Booktopia postage is a flat fee of $6.50 for any number of books, to anywhere in Australia.

I recently looked at ordering about 5 books for myself and for Christmas presents, and despite Amazon being less than half the price on a few of them (that great exchange rate working nicely!) Booktopia still ended up cheaper thanks to the cheap postage. Did I mention the faster delivery?

I’m sharing this now because I just got a discount voucher from them in my email. “Share it around!” they said. Thus, here it is (use it quick, it expires Monday):

Free shipping, expires midnight on Monday 11th October, 2010 (AEST). Enter code at checkout: BOOKTOBERFEST

You can also win $1000 worth of books by ordering something during October.
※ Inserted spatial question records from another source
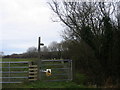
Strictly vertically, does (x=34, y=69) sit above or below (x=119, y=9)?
below

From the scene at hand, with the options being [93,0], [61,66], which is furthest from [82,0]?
[61,66]

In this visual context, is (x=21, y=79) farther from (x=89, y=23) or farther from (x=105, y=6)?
(x=105, y=6)

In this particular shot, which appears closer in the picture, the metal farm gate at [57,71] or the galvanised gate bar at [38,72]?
the galvanised gate bar at [38,72]

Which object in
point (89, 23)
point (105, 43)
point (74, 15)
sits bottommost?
point (105, 43)

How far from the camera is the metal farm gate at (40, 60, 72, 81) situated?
1244 centimetres

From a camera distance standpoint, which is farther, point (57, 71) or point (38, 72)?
point (57, 71)

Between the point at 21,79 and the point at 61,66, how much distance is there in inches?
113

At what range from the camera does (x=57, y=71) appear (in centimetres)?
1343

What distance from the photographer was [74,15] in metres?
17.5

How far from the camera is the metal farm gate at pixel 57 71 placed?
12.4 metres

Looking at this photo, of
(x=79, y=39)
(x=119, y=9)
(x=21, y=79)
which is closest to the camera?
(x=21, y=79)

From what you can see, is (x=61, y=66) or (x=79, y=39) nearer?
(x=61, y=66)

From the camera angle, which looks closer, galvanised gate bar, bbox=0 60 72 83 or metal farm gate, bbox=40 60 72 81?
galvanised gate bar, bbox=0 60 72 83

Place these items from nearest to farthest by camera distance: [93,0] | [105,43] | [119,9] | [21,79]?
[21,79] < [105,43] < [119,9] < [93,0]
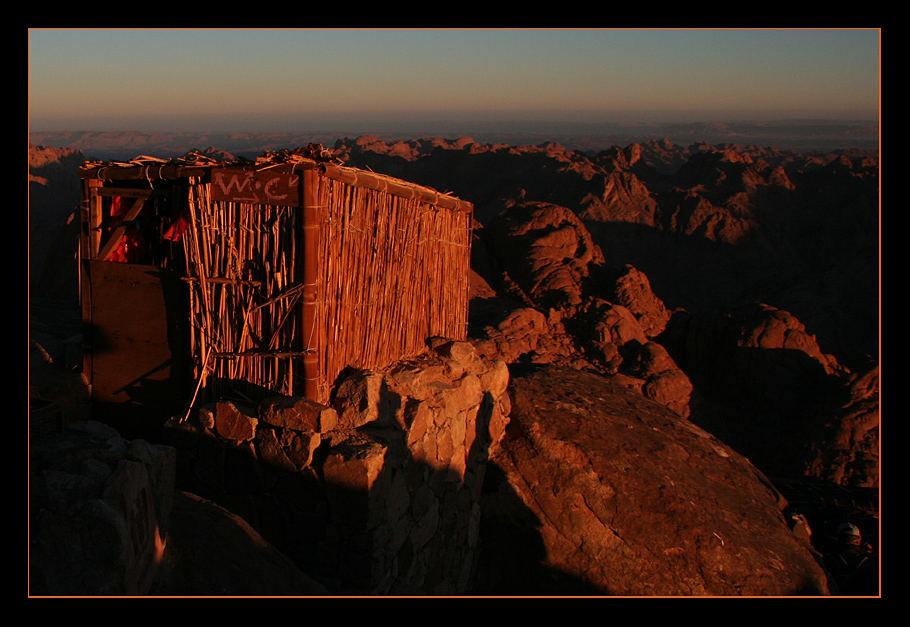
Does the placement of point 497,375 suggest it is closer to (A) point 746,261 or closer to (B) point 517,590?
(B) point 517,590

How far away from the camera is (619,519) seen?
650 centimetres

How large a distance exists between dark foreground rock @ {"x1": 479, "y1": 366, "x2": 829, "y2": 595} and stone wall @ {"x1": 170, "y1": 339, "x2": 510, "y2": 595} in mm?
1086

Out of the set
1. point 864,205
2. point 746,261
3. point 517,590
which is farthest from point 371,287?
point 864,205

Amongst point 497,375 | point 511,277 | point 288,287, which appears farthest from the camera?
point 511,277

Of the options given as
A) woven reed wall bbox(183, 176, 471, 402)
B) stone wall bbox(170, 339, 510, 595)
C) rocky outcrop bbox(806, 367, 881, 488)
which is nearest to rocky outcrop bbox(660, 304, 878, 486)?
rocky outcrop bbox(806, 367, 881, 488)

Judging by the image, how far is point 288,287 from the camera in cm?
499

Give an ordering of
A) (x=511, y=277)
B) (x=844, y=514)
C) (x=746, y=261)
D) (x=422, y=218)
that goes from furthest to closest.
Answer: (x=746, y=261)
(x=511, y=277)
(x=844, y=514)
(x=422, y=218)

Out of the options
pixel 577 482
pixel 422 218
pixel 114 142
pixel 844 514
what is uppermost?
pixel 114 142

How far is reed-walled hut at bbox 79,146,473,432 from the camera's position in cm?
496

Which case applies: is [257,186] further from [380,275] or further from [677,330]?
[677,330]

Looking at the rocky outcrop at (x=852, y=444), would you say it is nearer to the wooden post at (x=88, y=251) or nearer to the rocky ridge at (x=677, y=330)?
the rocky ridge at (x=677, y=330)

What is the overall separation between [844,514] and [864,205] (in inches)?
809

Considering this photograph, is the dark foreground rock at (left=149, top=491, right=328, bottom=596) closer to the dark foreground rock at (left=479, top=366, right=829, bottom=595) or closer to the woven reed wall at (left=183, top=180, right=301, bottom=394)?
the woven reed wall at (left=183, top=180, right=301, bottom=394)

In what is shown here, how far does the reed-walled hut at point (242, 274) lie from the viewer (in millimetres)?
4965
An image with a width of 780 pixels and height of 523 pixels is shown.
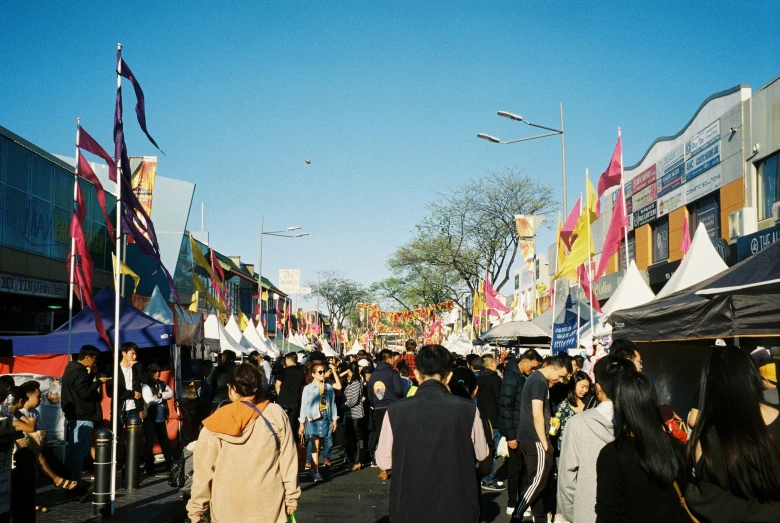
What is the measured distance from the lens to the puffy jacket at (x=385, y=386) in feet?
41.8

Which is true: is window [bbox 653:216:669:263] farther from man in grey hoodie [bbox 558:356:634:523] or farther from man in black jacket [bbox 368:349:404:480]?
man in grey hoodie [bbox 558:356:634:523]

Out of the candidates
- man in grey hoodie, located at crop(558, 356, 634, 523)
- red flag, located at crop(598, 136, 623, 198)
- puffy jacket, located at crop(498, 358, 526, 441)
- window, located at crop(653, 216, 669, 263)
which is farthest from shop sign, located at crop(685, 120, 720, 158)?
man in grey hoodie, located at crop(558, 356, 634, 523)

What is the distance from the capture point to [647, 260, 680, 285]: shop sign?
27.4m

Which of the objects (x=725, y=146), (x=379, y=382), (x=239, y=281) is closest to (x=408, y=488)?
(x=379, y=382)

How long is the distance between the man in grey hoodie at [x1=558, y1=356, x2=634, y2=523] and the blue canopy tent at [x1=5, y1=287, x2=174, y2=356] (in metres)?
11.3

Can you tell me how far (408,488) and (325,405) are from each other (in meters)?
8.37

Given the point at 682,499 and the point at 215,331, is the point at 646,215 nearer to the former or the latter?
the point at 215,331

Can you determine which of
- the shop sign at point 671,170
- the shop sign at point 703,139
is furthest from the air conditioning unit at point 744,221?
the shop sign at point 671,170

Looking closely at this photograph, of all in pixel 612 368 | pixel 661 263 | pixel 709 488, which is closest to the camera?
pixel 709 488

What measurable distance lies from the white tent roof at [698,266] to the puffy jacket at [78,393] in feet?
26.2

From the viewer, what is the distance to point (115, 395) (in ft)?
29.8

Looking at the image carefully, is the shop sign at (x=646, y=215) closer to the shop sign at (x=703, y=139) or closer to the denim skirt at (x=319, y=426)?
the shop sign at (x=703, y=139)

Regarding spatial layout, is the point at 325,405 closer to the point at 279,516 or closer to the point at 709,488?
the point at 279,516

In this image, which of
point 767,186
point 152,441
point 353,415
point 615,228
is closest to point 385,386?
point 353,415
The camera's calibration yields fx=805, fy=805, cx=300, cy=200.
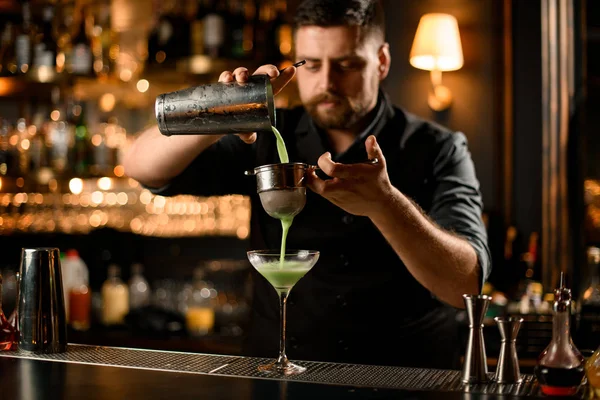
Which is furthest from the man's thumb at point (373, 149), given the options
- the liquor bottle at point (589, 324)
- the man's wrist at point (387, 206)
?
the liquor bottle at point (589, 324)

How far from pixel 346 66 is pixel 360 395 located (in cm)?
116

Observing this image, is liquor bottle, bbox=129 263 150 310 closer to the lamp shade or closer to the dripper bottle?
the lamp shade

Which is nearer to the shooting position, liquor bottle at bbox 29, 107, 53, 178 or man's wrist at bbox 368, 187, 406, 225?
man's wrist at bbox 368, 187, 406, 225

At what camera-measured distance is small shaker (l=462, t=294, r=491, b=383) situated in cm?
155

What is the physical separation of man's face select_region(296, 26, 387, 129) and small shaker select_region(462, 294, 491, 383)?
94 centimetres

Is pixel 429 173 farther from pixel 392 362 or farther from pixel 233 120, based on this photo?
pixel 233 120

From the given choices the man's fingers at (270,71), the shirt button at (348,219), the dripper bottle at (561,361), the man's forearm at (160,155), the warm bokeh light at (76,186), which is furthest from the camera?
the warm bokeh light at (76,186)

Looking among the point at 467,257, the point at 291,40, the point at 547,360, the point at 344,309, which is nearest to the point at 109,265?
the point at 291,40

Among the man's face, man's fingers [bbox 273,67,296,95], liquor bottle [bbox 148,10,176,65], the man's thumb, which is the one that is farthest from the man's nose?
liquor bottle [bbox 148,10,176,65]

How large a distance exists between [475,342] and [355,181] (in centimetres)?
43

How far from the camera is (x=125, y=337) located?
357 cm

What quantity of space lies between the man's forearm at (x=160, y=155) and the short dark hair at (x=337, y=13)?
485 millimetres

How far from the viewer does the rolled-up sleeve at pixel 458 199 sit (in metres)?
2.25

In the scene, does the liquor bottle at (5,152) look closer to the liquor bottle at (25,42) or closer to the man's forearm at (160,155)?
the liquor bottle at (25,42)
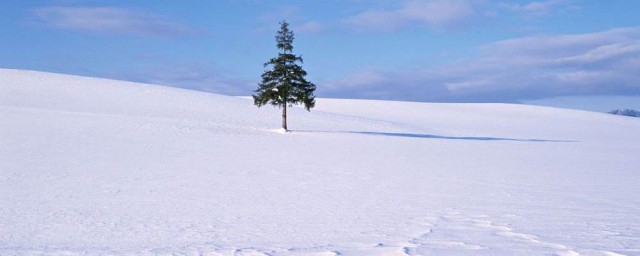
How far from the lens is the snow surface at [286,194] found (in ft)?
27.3

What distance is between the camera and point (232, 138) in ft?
105

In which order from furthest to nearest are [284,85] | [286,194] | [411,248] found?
[284,85] < [286,194] < [411,248]

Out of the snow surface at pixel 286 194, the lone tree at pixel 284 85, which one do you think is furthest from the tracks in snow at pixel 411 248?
Answer: the lone tree at pixel 284 85

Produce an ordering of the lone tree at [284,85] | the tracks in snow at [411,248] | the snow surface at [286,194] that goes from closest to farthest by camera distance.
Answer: the tracks in snow at [411,248] → the snow surface at [286,194] → the lone tree at [284,85]

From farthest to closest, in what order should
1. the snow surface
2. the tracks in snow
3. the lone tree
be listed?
the lone tree, the snow surface, the tracks in snow

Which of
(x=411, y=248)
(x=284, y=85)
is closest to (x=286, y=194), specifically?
(x=411, y=248)

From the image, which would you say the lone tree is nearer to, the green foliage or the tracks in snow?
the green foliage

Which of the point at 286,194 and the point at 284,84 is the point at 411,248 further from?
the point at 284,84

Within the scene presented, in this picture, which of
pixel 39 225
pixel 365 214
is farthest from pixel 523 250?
pixel 39 225

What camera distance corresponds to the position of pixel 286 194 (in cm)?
1377

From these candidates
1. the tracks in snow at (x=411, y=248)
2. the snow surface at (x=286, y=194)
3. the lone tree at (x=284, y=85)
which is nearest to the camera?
the tracks in snow at (x=411, y=248)

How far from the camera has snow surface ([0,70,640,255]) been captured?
8320 millimetres

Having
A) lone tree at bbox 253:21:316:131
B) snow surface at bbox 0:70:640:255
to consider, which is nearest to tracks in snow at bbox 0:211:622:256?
snow surface at bbox 0:70:640:255

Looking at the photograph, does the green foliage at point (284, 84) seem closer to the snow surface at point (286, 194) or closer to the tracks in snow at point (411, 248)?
the snow surface at point (286, 194)
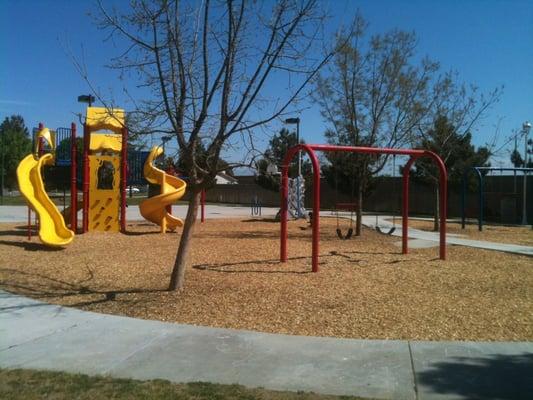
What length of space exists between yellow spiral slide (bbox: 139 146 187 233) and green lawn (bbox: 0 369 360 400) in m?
12.6

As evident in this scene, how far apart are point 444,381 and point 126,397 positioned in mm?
2620

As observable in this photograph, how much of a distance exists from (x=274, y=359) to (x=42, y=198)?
11.5 meters

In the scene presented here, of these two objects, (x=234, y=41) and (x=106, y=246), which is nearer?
(x=234, y=41)

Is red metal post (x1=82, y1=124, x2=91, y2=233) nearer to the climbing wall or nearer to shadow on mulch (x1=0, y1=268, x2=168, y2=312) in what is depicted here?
the climbing wall

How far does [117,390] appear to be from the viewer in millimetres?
4664

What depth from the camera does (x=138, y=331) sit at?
6.49 m

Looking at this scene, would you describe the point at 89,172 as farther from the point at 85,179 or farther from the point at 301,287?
the point at 301,287

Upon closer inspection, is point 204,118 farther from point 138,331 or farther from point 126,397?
point 126,397

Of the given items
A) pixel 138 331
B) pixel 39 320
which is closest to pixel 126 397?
pixel 138 331

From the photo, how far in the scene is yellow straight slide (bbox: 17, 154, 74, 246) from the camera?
1380 cm

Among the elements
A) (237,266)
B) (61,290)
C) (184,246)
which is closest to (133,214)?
(237,266)

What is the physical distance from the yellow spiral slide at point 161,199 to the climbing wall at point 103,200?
848 millimetres

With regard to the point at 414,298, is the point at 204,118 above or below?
above

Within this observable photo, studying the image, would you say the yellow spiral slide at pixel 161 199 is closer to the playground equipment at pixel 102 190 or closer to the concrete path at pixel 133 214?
the playground equipment at pixel 102 190
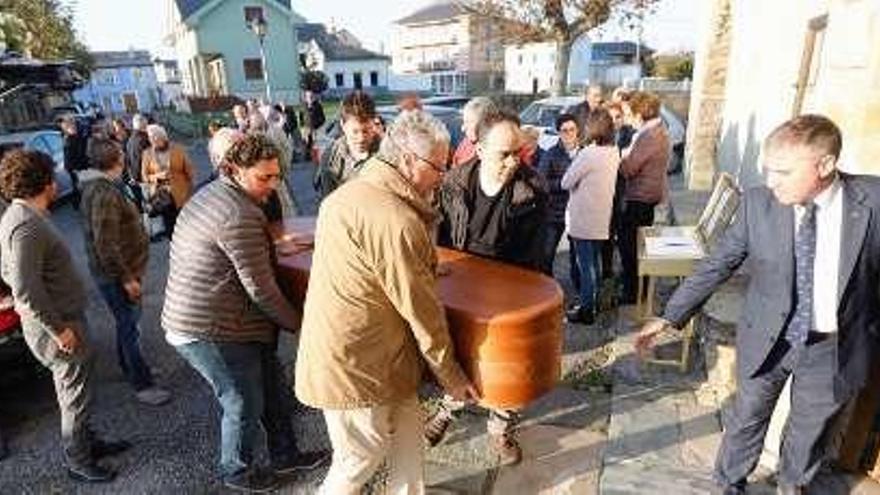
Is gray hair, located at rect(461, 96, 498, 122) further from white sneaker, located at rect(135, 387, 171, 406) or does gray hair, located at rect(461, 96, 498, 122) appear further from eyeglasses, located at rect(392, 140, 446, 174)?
white sneaker, located at rect(135, 387, 171, 406)

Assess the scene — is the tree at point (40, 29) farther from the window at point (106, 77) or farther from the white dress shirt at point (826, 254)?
the window at point (106, 77)

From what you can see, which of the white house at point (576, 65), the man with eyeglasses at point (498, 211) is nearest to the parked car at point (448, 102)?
the man with eyeglasses at point (498, 211)

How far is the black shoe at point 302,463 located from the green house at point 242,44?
34.5 meters

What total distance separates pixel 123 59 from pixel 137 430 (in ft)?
242

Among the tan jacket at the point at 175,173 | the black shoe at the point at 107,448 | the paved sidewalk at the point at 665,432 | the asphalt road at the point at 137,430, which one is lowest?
the asphalt road at the point at 137,430

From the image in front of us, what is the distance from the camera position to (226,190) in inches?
112

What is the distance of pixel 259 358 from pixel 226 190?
2.84 ft

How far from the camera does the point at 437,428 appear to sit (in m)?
3.75

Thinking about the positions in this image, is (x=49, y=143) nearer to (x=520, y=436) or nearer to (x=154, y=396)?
(x=154, y=396)

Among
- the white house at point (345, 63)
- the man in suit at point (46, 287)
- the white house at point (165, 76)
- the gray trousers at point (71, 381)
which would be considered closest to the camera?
the man in suit at point (46, 287)

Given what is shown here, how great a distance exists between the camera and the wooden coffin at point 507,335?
244cm

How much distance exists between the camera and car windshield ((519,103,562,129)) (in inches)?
461

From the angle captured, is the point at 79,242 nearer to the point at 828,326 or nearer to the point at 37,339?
the point at 37,339

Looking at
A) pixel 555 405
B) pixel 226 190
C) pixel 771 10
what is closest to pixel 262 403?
pixel 226 190
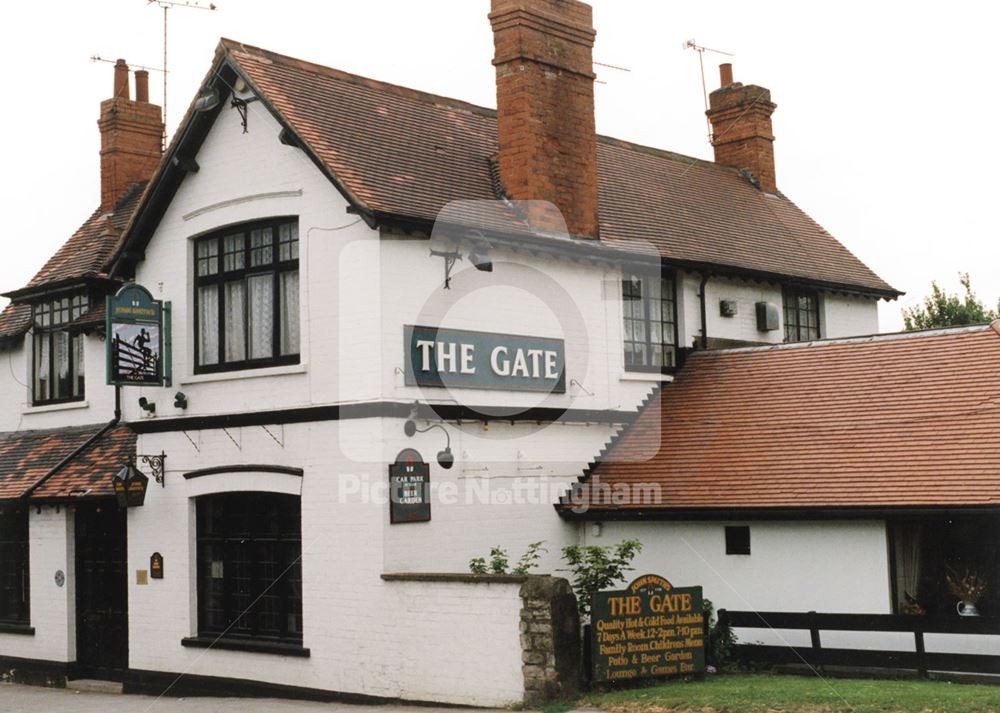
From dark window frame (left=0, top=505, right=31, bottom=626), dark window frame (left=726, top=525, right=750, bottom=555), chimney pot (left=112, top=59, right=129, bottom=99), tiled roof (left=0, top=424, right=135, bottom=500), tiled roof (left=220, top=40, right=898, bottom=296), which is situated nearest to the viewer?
tiled roof (left=220, top=40, right=898, bottom=296)

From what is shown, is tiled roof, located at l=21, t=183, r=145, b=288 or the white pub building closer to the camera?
the white pub building

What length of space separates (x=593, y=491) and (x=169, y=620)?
21.2 feet

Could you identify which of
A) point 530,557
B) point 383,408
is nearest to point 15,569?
point 383,408

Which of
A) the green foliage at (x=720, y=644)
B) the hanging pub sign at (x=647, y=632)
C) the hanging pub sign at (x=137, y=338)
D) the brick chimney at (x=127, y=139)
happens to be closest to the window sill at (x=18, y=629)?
the hanging pub sign at (x=137, y=338)

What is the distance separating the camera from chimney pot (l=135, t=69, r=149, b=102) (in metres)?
24.8

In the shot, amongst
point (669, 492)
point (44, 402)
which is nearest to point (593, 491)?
point (669, 492)

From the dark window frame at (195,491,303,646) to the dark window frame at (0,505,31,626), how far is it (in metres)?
5.10

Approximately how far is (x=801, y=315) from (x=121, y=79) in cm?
1432

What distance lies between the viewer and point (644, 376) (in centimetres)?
1966

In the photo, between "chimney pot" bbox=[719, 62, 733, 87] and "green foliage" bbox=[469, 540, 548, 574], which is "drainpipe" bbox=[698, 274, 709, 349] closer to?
"green foliage" bbox=[469, 540, 548, 574]

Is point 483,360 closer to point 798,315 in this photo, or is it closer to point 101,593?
point 101,593

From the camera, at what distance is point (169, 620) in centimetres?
1797

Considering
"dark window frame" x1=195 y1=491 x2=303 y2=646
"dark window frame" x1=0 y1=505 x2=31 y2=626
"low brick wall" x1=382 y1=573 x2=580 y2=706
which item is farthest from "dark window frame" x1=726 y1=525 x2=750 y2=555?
"dark window frame" x1=0 y1=505 x2=31 y2=626

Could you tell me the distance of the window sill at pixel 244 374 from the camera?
648 inches
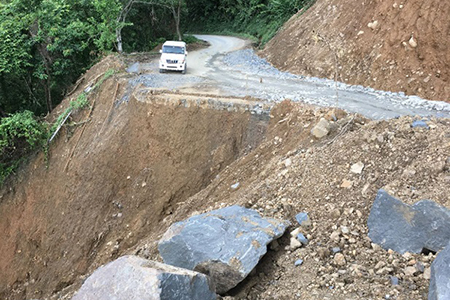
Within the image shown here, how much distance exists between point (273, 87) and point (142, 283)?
11552mm

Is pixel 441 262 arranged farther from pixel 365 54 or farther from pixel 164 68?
pixel 164 68

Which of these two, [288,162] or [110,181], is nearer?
[288,162]

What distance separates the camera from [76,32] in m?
19.5

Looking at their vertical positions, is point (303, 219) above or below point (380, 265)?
below

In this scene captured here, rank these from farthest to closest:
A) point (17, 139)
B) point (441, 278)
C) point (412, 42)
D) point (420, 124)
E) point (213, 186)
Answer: point (17, 139)
point (412, 42)
point (213, 186)
point (420, 124)
point (441, 278)

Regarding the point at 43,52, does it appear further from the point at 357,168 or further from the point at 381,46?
the point at 357,168

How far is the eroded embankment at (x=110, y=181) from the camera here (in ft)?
40.5

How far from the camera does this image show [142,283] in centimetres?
439

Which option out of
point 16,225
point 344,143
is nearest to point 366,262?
point 344,143

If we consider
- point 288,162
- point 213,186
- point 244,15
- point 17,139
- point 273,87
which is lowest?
point 244,15

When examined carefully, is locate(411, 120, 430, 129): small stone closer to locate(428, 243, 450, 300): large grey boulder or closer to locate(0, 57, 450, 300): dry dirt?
locate(0, 57, 450, 300): dry dirt

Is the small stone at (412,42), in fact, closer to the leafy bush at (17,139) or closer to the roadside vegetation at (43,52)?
the roadside vegetation at (43,52)

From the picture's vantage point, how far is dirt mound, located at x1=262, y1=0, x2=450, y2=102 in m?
13.2

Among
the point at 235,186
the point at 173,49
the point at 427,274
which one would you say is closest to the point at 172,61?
the point at 173,49
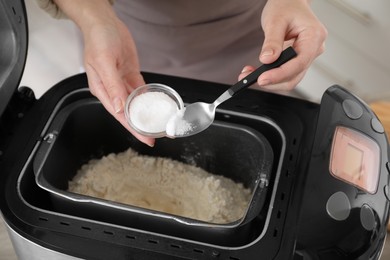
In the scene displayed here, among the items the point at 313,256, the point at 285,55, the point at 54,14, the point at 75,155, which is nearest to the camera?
the point at 313,256

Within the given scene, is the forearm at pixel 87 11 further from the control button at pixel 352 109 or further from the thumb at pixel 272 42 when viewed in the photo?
the control button at pixel 352 109

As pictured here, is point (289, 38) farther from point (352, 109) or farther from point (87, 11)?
point (87, 11)

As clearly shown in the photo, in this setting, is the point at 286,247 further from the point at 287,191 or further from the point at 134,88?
the point at 134,88

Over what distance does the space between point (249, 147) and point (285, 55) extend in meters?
0.15

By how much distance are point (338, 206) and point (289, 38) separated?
0.89 ft

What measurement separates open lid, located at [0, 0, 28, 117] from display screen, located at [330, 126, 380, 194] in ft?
1.42

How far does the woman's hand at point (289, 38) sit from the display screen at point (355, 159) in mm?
103

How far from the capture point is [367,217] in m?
0.64

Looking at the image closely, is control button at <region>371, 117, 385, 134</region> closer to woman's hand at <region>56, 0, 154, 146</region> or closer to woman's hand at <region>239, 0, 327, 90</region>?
woman's hand at <region>239, 0, 327, 90</region>

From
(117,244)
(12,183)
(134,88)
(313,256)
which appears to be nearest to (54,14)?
(134,88)

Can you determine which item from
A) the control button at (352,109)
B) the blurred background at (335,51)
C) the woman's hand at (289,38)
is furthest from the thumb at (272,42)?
the blurred background at (335,51)

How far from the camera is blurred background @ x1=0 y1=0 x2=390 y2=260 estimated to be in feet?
5.05

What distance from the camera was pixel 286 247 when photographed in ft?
2.07

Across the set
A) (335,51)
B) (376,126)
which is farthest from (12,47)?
A: (335,51)
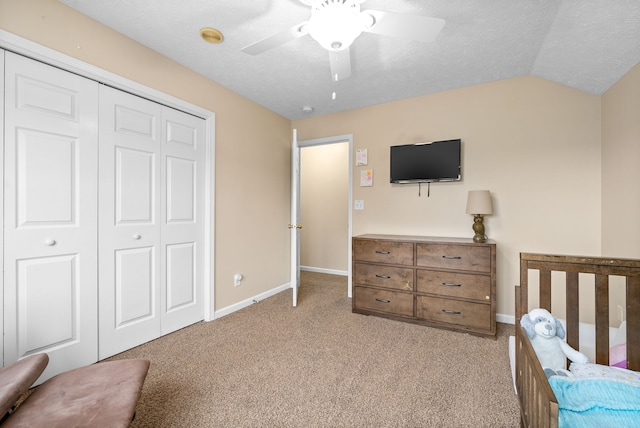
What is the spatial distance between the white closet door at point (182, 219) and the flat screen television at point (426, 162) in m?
2.04

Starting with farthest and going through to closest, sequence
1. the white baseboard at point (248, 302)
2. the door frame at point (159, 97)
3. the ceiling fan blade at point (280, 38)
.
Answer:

Note: I’m not affiliated with Booktopia. I’m not being paid for this. Booktopia doesn’t know I’m writing it.

Basement Books

What happens when a bookstore orders too many copies of a particular book? I found out the full story only a few years ago.

It costs a lot of money to ship books around, and often publishers don’t charge the stores up front for the books, so the books will often be:

1. Remaindered, meaning marked with a pen on the bottom next to the spine and sent off to be sold cheaply elsewhere.

2. Have the cover stripped off and be destroyed (I’d always wondered why books often have an odd warning message about not being sold without the original cover in them – the publisher wants to be sure the books aren’t re-sold).

Well, I’ve found a place that sells remaindered books, and it’s fantastic. It’s called Basement Books, it’s near central station in Sydney, and I make every excuse to visit.

Yesterday I bought:

Remember, these books are brand new, and often good titles (even very popular titles) it’s just that somebody overestimated demand and ordered too many.

The shelves aren’t always alphabetised, and they don’t have everything, but you can get some great books for a heavy discount. Next time you’re in the neighbourhood, check it out.

Note: I’m not affiliated with Basement Books. I’m not being paid for this. They don’t know I’m writing it.